■ What is being asked: Render the records from the line containing "How far from" through the end of the records as a Markdown table with the columns Row and Line. Skip blank lines and leave the pictures out.

■ Supplied information:
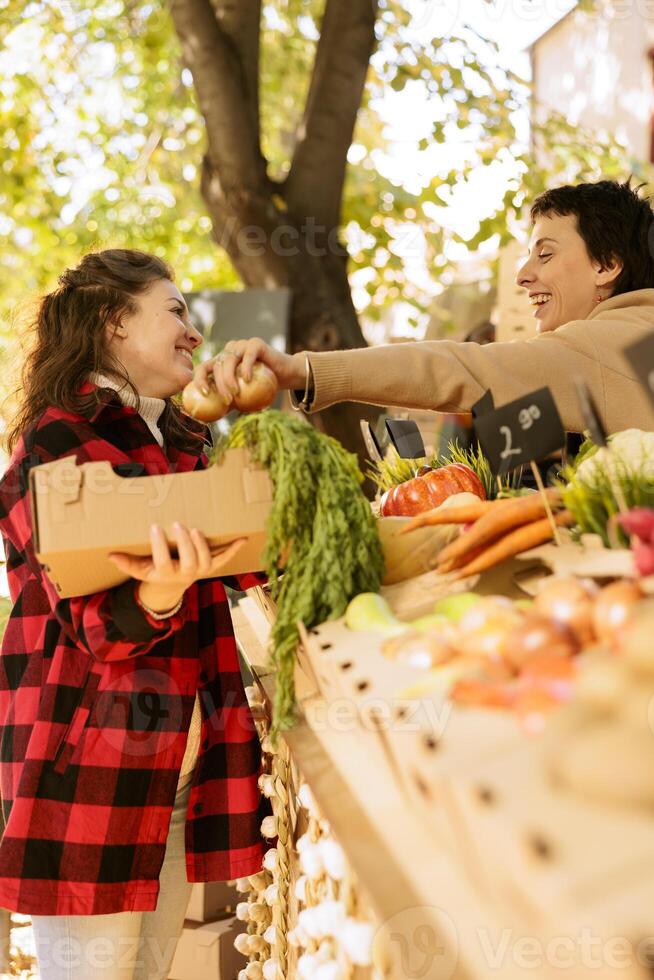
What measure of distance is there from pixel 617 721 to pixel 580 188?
170cm

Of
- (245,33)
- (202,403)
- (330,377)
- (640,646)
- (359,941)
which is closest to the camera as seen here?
(640,646)

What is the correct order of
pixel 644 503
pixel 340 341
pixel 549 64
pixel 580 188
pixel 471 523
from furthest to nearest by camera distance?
1. pixel 549 64
2. pixel 340 341
3. pixel 580 188
4. pixel 471 523
5. pixel 644 503

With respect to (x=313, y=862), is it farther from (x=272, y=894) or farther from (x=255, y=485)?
(x=255, y=485)

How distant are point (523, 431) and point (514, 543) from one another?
15cm

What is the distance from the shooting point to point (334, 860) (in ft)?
4.02

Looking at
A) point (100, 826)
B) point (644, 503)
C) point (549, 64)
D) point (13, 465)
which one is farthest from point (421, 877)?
point (549, 64)

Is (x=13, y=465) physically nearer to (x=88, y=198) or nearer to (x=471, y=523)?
(x=471, y=523)

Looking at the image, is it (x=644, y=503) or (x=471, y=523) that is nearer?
(x=644, y=503)

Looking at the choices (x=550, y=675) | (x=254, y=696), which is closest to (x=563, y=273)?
(x=254, y=696)

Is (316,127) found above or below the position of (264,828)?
above

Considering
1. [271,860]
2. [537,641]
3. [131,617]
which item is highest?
[131,617]

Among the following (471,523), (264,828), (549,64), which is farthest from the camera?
(549,64)

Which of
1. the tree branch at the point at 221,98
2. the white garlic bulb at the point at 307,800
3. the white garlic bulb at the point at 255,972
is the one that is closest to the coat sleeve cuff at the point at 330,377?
the white garlic bulb at the point at 307,800

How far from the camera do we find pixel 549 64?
10.2 metres
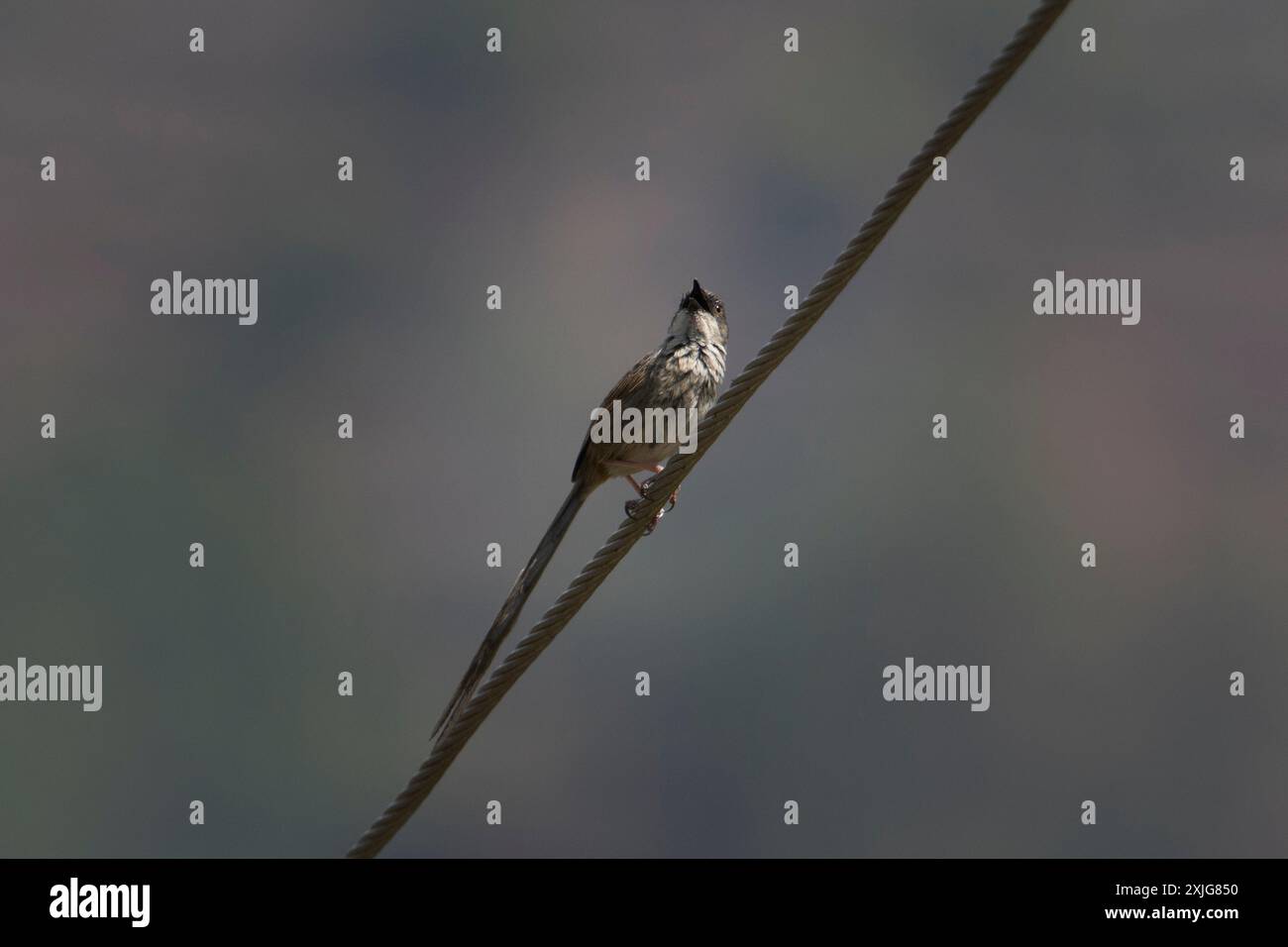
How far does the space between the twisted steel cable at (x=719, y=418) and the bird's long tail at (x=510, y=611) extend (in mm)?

■ Output below:
| Row | Line |
|---|---|
| 1 | How far from the camera do we find pixel 549 64? |
| 2 | 10.2 metres |
| 3 | How far does the space between the twisted steel cable at (x=719, y=418) and the bird's long tail at (x=510, y=611) extend (in mm)? |